第2回科学技術外交シンポジウム開催
4年間の科学技術顧問活動を振り返り、
今後の在り方を考える
日本の科学技術外交をより発展させるために
セッションIIは、「これからの科学技術外交への期待」と題したパネルディスカッションに移りました。
モデレーターのGRIPS名誉教授の白石隆氏は冒頭、第4期科学技術基本計画の策定中に東日本大震災が起こり、その際の英政府首席科学顧問の対応に強い印象を受けたことから、科学技術外交を基本計画にいれたと回想。岸顧問が、期待通りに科学技術外交面で成果を出した点に謝意を表明しました。
続いて小林喜光氏(三菱ケミカルホールディングス取締役会長)が、グローバル時代における「企業の価値」について紹介。企業経営と同様、国家も三次元的な新しい尺度が必要だとして、サイエンスをベースにした日本の外交について持論を述べました。続いて、五神真氏(東京大学総長)は、世界が資本集約型から知識集約型に変わる中で、日本がどうやって知識集約型社会に転換するかが肝要だとして、Society 5.0を提唱する方向性は先進的だが取り組むスピードが遅いと指摘すると同時に、科学技術外交に必要な大学教育の在り方についても再考が必要だと訴えました。

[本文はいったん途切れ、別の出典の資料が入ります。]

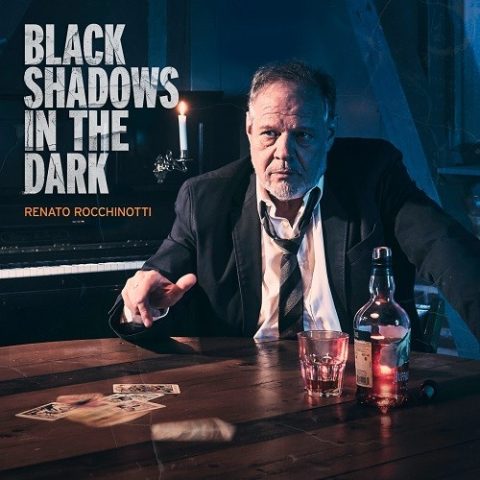 Renato Rocchinotti - Black Shadows In The Dark (2025)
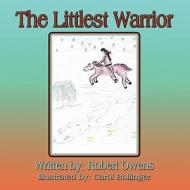 The Littlest Warrior di Robert Owens edito da America Star Books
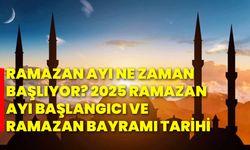 Ramazan ayı ne zaman başlıyor? 2025 Ramazan ayı başlangıcı ve Ramazan Bayramı tarihi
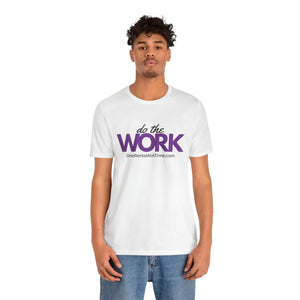 Do The Work - Short Sleeve Tee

また、ポール・マデン駐日英国大使の代理として出席したスー・木下駐日英国大使館公使参事官は、日英間の共同研究は質が高いと評価した上で、科学外交の三類型に沿って両国間の科学技術外交に関する課題を提示。科学技術外交は今後、さらに重要になると強調しました。濵口道成氏(科学技術振興機構(JST)理事長)は、科学技術と開発協力(ODA)を融合させたSATREPSの成果を紹介し、「科学技術外交の戦略性を議論する場」と「科学技術顧問と在外公館、現場間の堅固な連携」、「科学技術外交を支える基盤インフラの財政強化」が、国際的な課題解決に必要だと訴えました。最後に、小川尚子氏(日本経済団体連合会産業技術本部統括主幹)は、産業界が科学技術外交に期待するのは世界中から優秀な人材を集めることと、企業が単独では取り組めない国際競争を左右するグローバルなルール形成だと強調しました。
パネリストの講演を終えモデレーターの白石氏は、「エマージング・テクノロジー(新興技術)」を取り巻くあらゆる場面でレジューム変化が起こっていると総括。岸顧問による「科学外交」と「科学技術外交」は分けるべきだとの指摘に首肯し、日本の立ち位置の決め方が重要だと述べました。
最後に岸氏が、「パネリストからの話題提供が非常に充実していた。ぜひこれらを実行に移したい。大事なことは戦略を作り実行することだと肝に銘じたい」と締めくくり、シンポジウムを終えました。
*後日、2020年1月16日に、外務大臣科学技術顧問の岸氏より第2回科学技術外交シンポジウムの議論の内容をまとめた報告書が外務副大臣若宮健嗣氏に手交されました。